Directives:
**a.** Please reproduce a passage from the coefficient plot guide word for word, starting with "# Your data" and going on through "(coefficient, marginal effect)".
**b.** Write the next part of the coefficient plot guide, picking up right after its final line.

Text provided:
☆ ☆ ☆ ☆ ☆ ☆ ☆

AgentSkillsCN

coefficient-plot

在R ggplot2中,创建具备显著性着色与类别分面的出版级系数图。在可视化回归结果、边际效应,或任何带有置信区间的估计值时使用。

SKILL.md
--- frontmatter
name: coefficient-plot
description: Create publication-ready coefficient plots with significance coloring and category faceting in R ggplot2. Use when visualizing regression results, marginal effects, or any estimates with confidence intervals.

Coefficient Plot

A skill for creating coefficient plots in R using ggplot2. These plots display point estimates with confidence intervals, colored by significance and direction, with optional faceting by outcome category.

Quick Start

r
library(data.table)
library(ggplot2)

# Your data should have: estimate, conf_low, conf_high, p_value, label, category
p <- ggplot(dt, aes(x = estimate, y = label)) +
  geom_vline(xintercept = 0, linetype = "dashed", color = "grey50") +
  geom_pointrange(aes(xmin = conf_low, xmax = conf_high, color = color_label)) +
  facet_grid(category ~ ., scales = "free_y", space = "free_y") +
  theme_bw()

Required Data Structure

Your data.table/data.frame should contain:

ColumnDescription
estimatePoint estimate (coefficient, marginal effect)
conf_lowLower bound of confidence interval
conf_highUpper bound of confidence interval
p_valueP-value for significance testing
labelDisplay label for the variable/outcome
category(Optional) Category for faceting

Complete Template

r
#!/usr/bin/env Rscript
# Purpose: Create coefficient plot for regression results

suppressPackageStartupMessages({
  library(data.table)

☆ ☆ ☆ ☆ ☆ ☆ ☆

Some records:
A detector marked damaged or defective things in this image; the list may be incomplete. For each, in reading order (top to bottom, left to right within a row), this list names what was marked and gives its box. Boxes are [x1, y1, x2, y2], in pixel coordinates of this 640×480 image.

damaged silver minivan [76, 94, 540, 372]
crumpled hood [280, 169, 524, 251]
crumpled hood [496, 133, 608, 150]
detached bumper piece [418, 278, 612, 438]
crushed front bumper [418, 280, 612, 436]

☆ ☆ ☆ ☆ ☆ ☆ ☆

Responses to the tasks:
**a.**
# Your data should have: estimate, conf_low, conf_high, p_value, label, category
p <- ggplot(dt, aes(x = estimate, y = label)) +
  geom_vline(xintercept = 0, linetype = "dashed", color = "grey50") +
  geom_pointrange(aes(xmin = conf_low, xmax = conf_high, color = color_label)) +
  facet_grid(category ~ ., scales = "free_y", space = "free_y") +
  theme_bw()

Required Data Structure

Your data.table/data.frame should contain:

ColumnDescription
estimatePoint estimate (coefficient, marginal effect)

**b.**
  library(ggplot2)
  library(rio)
})

# Read the marginal effects/coefficients
dt <- as.data.table(import("your_results.csv"))
setnames(dt, tolower(names(dt)))

# Create nice labels for outcomes (customize as needed)
outcome_labels <- c(
  var1 = "Variable 1 Label",
  var2 = "Variable 2 Label",
  var3 = "Variable 3 Label"
)

# Create outcome categories for grouping (customize as needed)
outcome_categories <- c(
  var1 = "Category A",
  var2 = "Category A",
  var3 = "Category B"
)

# Define category ordering
category_levels <- c("Category A", "Category B")

# Add labels and categories
dt[, label := outcome_labels[outcome]]
dt[, category := factor(outcome_categories[outcome], levels = category_levels)]

# Create significance and direction indicators
dt[, signif := fifelse(p_value < 0.05, "Significant", "Not significant")]
dt[, effect_dir := fifelse(estimate > 0, "Positive", "Negative")]
dt[, color_label := fifelse(
  signif == "Significant",
  paste(effect_dir, "sig"),
  paste(effect_dir, "insig")
)]
dt[, color_label := factor(
  color_label,
  levels = c("Positive sig", "Negative sig", "Positive insig", "Negative insig")
)]

# Order outcomes by category and effect size within category
setorder(dt, category, -estimate)
label_levels <- unique(dt$label)
dt[, label := factor(label, levels = rev(label_levels))]

# Create the coefficient plot
p <- ggplot(dt, aes(x = estimate, y = label)) +
  geom_vline(xintercept = 0, linetype = "dashed", color = "grey50") +
  geom_pointrange(
    aes(
      xmin = conf_low,
      xmax = conf_high,
      color = color_label,
      linetype = signif
    ),
    size = 0.6
  ) +
  facet_grid(category ~ ., scales = "free_y", space = "free_y") +
  scale_color_manual(
    values = c(
      "Positive sig" = "#2b8cbe",
      "Negative sig" = "#b2182b",
      "Positive insig" = "#a6cee3",
      "Negative insig" = "#fbb4b9"
    ),
    name = "Direction & significance"
  ) +
  scale_linetype_manual(
    values = c("Significant" = "solid", "Not significant" = "dotted"),
    name = "p < 0.05"
  ) +
  theme_bw() +
  labs(
    x = "Effect size (units)",
    y = NULL
  ) +
  theme(
    legend.position = "bottom",
    axis.text.y = element_text(color = "black", size = 10),
    strip.text.y = element_text(angle = 0, hjust = 0),
    strip.background = element_rect(fill = "grey90"),
    panel.spacing = unit(0.5, "lines")
  )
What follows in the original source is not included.